The official said that added considerable weight to the theory prosecutors have that the students had been killed following their abduction by police and turned over to a gang.
The office of the federal attorney general scheduled a Sunday news conference to announce the new discovery, which still has not been declared as official.
The disappearance of the 43 students had upset the country for many weeks and exposed deep links between organized gangs and local officials.
The case helped push the approval ratings of Mexico President Enrique Pen Nieto to their lowest in his tenure of two years and to the lowest of any sitting president in Mexico in close to two decades.
The extreme pressure has forced Pena Nieto to make policing and security his top priority over economic moves that he favored.

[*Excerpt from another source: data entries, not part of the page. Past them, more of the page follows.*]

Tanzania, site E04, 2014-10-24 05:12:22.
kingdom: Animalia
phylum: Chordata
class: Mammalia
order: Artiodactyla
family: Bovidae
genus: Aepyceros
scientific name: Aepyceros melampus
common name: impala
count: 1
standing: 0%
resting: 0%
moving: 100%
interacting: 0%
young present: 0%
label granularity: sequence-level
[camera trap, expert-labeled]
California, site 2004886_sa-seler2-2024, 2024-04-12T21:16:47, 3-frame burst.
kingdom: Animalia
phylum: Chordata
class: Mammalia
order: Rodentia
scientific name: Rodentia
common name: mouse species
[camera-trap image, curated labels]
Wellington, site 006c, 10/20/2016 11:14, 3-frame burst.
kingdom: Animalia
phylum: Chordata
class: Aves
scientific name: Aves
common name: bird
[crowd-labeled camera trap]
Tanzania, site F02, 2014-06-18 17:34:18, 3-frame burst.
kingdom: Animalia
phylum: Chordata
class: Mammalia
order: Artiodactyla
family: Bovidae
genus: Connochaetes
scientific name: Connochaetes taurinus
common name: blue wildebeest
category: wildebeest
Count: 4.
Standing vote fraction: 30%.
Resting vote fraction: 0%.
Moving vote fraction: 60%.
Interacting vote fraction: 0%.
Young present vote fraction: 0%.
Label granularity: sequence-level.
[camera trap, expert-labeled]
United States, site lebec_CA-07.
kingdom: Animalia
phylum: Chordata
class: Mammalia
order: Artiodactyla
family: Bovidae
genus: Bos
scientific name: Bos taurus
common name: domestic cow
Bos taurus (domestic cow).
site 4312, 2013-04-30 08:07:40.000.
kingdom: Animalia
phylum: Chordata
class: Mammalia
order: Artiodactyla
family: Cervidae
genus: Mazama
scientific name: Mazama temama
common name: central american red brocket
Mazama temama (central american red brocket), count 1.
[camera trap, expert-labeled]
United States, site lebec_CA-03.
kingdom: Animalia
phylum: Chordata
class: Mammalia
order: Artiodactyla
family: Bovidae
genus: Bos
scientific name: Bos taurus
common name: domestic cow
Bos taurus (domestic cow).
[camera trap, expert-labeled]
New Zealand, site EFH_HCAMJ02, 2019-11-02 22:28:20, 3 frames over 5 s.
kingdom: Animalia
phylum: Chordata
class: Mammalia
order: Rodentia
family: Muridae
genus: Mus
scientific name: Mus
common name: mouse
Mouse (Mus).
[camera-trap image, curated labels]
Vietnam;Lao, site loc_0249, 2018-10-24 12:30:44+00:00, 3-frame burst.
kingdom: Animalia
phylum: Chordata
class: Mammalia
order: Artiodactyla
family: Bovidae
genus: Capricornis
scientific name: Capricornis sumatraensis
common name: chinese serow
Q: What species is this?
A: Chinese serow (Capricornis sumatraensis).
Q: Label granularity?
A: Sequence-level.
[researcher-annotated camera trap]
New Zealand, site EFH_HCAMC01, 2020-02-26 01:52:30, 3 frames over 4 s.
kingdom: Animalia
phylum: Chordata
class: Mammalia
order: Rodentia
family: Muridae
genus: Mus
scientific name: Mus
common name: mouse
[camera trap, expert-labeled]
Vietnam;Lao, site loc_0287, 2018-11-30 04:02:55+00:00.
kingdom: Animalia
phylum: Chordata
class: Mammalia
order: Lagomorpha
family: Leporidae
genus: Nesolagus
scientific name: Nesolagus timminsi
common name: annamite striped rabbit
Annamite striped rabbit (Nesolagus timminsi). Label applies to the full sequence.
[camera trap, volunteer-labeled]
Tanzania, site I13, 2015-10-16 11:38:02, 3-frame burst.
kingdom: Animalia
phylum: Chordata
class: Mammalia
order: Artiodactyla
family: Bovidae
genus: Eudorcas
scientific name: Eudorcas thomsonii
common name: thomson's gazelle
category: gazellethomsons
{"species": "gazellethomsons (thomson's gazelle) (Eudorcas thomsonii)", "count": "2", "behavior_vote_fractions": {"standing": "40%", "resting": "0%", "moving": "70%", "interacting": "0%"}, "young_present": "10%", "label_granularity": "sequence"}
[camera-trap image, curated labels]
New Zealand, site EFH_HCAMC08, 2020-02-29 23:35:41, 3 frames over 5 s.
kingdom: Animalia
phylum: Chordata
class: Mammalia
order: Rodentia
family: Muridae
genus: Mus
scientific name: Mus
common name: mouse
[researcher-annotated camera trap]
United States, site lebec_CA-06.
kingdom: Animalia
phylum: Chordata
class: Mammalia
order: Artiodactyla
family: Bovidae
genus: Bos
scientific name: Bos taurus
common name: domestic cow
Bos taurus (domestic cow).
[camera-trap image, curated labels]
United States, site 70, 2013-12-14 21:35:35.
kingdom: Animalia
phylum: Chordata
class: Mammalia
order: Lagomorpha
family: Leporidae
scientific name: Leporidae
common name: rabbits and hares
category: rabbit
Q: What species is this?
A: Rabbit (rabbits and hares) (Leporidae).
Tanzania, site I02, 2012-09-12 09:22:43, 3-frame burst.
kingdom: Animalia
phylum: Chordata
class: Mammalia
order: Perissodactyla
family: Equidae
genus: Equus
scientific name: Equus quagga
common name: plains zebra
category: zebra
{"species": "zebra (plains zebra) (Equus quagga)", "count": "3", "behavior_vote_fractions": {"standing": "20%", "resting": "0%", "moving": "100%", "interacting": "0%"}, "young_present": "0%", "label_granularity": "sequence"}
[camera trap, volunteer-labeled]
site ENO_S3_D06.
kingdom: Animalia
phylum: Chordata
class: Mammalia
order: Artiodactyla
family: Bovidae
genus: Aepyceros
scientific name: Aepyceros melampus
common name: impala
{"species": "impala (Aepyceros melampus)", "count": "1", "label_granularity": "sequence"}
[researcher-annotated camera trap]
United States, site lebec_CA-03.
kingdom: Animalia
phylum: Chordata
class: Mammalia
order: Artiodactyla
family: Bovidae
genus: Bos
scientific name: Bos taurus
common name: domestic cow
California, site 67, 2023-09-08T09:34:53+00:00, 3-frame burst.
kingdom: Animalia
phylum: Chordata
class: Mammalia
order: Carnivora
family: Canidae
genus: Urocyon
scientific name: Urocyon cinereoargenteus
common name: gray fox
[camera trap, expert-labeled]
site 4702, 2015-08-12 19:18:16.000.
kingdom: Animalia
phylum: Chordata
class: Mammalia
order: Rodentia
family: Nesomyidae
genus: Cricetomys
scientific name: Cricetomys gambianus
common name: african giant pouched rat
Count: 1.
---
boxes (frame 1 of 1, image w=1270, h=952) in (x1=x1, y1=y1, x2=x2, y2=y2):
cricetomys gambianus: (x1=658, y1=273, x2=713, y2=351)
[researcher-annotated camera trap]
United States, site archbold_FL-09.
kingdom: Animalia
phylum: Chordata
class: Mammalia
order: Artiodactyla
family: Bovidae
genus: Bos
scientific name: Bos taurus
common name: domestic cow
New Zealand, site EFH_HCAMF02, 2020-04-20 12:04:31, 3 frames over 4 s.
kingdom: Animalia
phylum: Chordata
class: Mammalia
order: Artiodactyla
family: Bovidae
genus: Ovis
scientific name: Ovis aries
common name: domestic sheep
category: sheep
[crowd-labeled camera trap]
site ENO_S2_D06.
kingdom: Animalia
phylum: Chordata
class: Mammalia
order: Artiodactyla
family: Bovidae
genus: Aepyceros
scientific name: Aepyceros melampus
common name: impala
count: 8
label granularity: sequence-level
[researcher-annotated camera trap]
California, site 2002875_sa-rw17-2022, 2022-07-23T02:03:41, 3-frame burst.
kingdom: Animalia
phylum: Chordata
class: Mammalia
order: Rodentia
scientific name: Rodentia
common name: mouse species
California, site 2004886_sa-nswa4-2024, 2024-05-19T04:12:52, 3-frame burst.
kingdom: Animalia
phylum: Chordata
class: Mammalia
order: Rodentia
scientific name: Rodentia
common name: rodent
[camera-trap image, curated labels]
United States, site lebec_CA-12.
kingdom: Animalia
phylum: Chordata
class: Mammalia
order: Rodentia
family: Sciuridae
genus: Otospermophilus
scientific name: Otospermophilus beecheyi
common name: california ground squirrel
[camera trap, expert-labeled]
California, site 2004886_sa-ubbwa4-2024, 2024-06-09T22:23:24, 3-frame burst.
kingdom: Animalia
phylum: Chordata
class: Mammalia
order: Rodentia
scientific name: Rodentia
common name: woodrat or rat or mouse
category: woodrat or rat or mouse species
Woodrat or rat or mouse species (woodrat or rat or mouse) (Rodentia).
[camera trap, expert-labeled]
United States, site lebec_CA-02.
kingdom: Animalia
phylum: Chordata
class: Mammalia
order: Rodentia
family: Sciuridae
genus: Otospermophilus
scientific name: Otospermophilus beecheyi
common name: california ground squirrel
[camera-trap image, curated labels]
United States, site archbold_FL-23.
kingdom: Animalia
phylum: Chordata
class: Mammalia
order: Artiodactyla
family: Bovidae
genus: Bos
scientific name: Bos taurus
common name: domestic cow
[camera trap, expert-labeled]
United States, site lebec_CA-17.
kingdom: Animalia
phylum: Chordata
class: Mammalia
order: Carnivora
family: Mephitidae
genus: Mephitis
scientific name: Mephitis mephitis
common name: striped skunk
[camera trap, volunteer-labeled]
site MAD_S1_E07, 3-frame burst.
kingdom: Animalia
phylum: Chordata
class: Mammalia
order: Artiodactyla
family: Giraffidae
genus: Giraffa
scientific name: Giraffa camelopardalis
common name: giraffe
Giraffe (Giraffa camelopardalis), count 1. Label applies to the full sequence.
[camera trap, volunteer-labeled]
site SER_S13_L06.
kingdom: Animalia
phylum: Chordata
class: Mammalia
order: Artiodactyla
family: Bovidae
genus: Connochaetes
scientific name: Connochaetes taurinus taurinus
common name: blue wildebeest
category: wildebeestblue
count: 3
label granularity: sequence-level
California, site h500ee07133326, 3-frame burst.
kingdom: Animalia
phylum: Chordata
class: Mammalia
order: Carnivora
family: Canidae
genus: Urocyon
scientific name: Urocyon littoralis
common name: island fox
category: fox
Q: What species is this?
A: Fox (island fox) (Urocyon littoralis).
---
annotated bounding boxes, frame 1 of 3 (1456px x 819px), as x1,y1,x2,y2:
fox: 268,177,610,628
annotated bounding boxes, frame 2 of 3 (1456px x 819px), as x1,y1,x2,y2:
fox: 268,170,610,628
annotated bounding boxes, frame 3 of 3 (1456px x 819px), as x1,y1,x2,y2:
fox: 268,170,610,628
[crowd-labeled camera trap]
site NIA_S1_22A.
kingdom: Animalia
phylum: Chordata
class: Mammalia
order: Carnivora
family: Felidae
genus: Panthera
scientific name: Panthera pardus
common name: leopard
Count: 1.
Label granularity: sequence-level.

Jesus Murillo Karam the Attorney General said November 7 that some members of a gang that were in police custody described details about the student’s abduction after they had protested in Iguala.
Those witnesses told authorities the police, infiltrated with gang members and working under the orders of the mayor with gang ties, turned the students over to the gang.
The gang then killed the students, burned the corpses and placed the remains inside garbage bags and tossed the bags into a nearby river.
Family members however insisted that the search by authorities continue with the hope the student would be found alive.
The news on Friday and Saturday that the remains of one student were identified sent shock waves through family members.
Families had heard a rumor the students were alive inside a cave, in the hills or a warehouse, with only a handful accepting they had been killed.